Connor Main lost little time in seeking out his next career move while working towards his degree in 2017. And as far as he’s concerned, the key to success when it came to finding that all-important job was ‘to start looking early, and try and balance out your CV’.

The Lancaster-based web-hosting support worker explained:

“I first met Nublue in February at the careers fair, something I’d definitely recommend. I ended up starting the week before my final hand-in – part time, thankfully! I was pushing things by leaving it that long, to be honest. Many places stop taking applications around then. I know we are this year, so I was quite lucky. Looking when you’ve finished exams is too late. Not only is knowing you’ve got a job after university a great weight off your mind when writing your last assignments, but by beating the rush you’re in a far better place to see what’s available. You’ve already proved you’re organised to employers, there’s more on offer as places haven’t been taken, and the competition for what’s available isn’t quite as steep.”

In his current role, Connor provides support for clients whose websites are hosted on Nublue’s servers, and said, “it’s very much a client-facing role, testing inter-personal skills as much as technical expertise.” His responsibilities include fielding calls, live chats and emails, often assisting clients with various queries, from troubleshooting to server-related tasks. That might include dealing with SSL installations, domain management, DNS configurations, client compromises, and billing requests. He added, “because we’re a relatively small business I also get the chance to do more unusual tasks as they crop up, such as data auditing.”

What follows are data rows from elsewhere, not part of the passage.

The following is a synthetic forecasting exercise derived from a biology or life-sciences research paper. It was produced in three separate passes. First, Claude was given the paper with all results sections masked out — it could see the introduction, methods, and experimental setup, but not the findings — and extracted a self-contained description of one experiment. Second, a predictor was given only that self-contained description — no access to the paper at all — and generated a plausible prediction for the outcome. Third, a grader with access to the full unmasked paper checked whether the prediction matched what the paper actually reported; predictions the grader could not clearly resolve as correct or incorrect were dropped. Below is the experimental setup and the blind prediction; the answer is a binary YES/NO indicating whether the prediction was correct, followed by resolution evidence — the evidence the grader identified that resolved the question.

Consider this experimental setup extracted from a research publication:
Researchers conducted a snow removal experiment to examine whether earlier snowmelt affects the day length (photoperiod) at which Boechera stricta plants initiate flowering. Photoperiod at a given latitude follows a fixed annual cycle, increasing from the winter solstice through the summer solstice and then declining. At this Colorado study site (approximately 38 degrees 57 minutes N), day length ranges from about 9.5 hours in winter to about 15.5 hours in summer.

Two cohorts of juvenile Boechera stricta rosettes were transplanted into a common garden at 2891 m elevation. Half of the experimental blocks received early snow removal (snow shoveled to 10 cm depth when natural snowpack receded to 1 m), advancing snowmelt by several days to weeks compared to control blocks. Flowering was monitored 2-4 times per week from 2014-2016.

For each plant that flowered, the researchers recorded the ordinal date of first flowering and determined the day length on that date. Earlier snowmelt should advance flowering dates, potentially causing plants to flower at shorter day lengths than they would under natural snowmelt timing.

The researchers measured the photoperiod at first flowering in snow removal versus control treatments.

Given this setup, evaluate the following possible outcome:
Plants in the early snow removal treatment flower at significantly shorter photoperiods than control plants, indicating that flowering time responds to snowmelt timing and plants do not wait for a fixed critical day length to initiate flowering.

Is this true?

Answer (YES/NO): NO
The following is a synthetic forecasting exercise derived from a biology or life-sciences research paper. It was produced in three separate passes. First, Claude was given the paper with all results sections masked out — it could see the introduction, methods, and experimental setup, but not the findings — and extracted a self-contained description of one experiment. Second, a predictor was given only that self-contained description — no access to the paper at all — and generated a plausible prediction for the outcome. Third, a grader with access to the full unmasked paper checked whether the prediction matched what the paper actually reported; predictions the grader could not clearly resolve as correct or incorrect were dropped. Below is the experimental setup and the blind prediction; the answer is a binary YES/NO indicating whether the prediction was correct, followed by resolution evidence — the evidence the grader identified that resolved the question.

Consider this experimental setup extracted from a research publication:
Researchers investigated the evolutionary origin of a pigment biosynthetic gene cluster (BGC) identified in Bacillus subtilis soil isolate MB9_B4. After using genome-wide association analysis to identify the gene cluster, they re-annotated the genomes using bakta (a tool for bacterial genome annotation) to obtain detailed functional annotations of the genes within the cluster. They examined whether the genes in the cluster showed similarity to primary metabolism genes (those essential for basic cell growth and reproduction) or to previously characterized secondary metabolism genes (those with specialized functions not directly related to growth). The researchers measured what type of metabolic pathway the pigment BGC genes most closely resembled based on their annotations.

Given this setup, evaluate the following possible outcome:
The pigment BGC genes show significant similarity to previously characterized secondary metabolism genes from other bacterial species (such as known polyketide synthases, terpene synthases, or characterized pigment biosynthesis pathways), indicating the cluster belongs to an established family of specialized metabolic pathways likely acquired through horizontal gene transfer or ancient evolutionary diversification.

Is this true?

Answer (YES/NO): NO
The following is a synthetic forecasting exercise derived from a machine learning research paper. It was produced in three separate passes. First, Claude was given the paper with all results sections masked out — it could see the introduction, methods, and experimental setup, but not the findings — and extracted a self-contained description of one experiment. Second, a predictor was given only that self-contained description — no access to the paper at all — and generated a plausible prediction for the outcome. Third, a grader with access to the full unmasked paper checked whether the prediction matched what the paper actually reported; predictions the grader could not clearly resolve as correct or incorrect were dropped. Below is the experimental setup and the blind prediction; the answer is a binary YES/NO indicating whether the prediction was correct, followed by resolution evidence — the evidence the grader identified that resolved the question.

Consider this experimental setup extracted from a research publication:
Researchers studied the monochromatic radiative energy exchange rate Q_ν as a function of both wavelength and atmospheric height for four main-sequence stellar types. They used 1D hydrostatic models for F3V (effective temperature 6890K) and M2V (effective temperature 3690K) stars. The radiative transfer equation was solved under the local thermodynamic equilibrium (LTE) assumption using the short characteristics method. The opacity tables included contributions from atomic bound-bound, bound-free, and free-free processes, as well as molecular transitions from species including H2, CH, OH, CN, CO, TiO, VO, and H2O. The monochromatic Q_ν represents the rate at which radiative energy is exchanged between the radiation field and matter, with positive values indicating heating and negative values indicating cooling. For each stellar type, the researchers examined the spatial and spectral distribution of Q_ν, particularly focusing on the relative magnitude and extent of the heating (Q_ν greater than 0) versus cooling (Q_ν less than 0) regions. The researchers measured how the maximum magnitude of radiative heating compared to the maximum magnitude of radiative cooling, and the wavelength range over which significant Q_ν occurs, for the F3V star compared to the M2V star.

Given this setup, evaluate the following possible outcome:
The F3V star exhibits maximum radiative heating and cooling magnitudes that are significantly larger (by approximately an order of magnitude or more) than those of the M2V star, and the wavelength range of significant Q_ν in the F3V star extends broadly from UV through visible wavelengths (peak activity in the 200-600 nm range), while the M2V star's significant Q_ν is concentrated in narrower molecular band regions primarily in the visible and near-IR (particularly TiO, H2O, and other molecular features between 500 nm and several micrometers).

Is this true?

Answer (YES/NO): NO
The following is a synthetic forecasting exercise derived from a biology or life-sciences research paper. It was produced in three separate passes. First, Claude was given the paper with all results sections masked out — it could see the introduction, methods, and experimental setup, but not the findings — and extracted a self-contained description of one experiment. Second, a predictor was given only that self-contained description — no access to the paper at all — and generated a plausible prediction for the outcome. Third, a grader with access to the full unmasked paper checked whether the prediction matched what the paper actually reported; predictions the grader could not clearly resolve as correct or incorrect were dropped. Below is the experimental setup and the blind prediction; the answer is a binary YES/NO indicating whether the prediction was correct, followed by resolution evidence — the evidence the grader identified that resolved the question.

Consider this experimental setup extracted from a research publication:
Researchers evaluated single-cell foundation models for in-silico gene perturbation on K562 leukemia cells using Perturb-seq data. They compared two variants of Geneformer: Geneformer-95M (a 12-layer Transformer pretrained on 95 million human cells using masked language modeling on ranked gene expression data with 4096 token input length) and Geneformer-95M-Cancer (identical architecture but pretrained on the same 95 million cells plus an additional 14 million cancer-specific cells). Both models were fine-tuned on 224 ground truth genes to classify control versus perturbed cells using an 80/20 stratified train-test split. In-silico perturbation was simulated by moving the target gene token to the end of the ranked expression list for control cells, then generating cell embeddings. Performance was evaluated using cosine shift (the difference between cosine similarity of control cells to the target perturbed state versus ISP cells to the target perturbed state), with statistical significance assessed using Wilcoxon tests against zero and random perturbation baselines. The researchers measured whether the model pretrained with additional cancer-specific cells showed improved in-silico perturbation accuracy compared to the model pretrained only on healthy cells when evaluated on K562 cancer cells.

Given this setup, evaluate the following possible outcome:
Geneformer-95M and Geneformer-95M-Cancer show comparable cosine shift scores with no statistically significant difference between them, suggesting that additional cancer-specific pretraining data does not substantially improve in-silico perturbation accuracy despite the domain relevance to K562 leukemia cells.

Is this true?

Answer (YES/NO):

Connor sees various benefits from his time at Edge Hill in helping him in his role, not just his level of technical knowledge but also an ability to deal with working in and co-ordinating a team, instilling a proactive work ethic, and understanding time management.

“University taught me how to research and understand new concepts quickly, process them and be able to explain them to someone else – which when starting in my job was invaluable, particularly as I studied programming and security, so didn’t have a huge amount of networking experience. This was further built through a summer placement after my first year – again something I managed to get through the university.

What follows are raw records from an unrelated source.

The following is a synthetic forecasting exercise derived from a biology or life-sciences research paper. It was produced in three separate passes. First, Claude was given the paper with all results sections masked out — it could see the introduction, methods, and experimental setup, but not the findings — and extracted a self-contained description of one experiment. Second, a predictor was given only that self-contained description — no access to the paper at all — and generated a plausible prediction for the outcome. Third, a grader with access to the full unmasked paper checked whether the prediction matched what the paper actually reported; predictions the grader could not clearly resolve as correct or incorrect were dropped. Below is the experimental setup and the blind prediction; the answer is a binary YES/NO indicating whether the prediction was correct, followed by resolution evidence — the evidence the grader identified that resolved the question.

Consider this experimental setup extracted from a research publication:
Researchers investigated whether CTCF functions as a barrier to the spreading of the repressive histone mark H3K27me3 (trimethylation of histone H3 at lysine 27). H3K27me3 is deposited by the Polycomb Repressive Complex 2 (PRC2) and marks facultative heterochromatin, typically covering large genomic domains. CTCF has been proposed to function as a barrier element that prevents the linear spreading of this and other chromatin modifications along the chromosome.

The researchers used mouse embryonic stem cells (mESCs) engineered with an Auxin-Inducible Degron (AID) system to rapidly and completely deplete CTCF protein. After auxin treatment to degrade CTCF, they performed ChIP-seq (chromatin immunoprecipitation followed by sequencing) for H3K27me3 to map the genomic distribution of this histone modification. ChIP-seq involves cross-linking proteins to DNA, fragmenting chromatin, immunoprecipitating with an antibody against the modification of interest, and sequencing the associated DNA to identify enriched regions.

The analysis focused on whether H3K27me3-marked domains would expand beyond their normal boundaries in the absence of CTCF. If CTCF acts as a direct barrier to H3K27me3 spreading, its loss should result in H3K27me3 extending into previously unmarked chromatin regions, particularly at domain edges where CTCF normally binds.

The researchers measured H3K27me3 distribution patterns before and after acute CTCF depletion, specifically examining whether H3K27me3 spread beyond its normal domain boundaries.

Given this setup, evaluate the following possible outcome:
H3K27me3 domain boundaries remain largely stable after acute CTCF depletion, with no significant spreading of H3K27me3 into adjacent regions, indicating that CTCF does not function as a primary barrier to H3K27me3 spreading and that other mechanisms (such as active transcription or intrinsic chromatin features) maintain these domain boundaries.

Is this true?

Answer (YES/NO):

“As well as putting me in touch with my employer through its careers fair, the University provided support throughout the interview process, such as CV proof-reading and interview preparation workshops. I’ve been receiving invitations to events for postgraduates looking for work, so it’s good to know the support is still there should I need it.”

His advice to those interested in similar opportunities?

“When I was job hunting, looking for graduate schemes and placements, I found a lot of employers provided training, and were more interested in finding the ‘right fit’ for the business. Having the knowledge already is recommended, and having a good degree will prove your dedication and ability to learn, but it isn’t necessarily enough – other ‘stuff’ really helps to sell yourself as a person, and provides great talking points in interviews, which can then be brought around to prove why you should get the job.”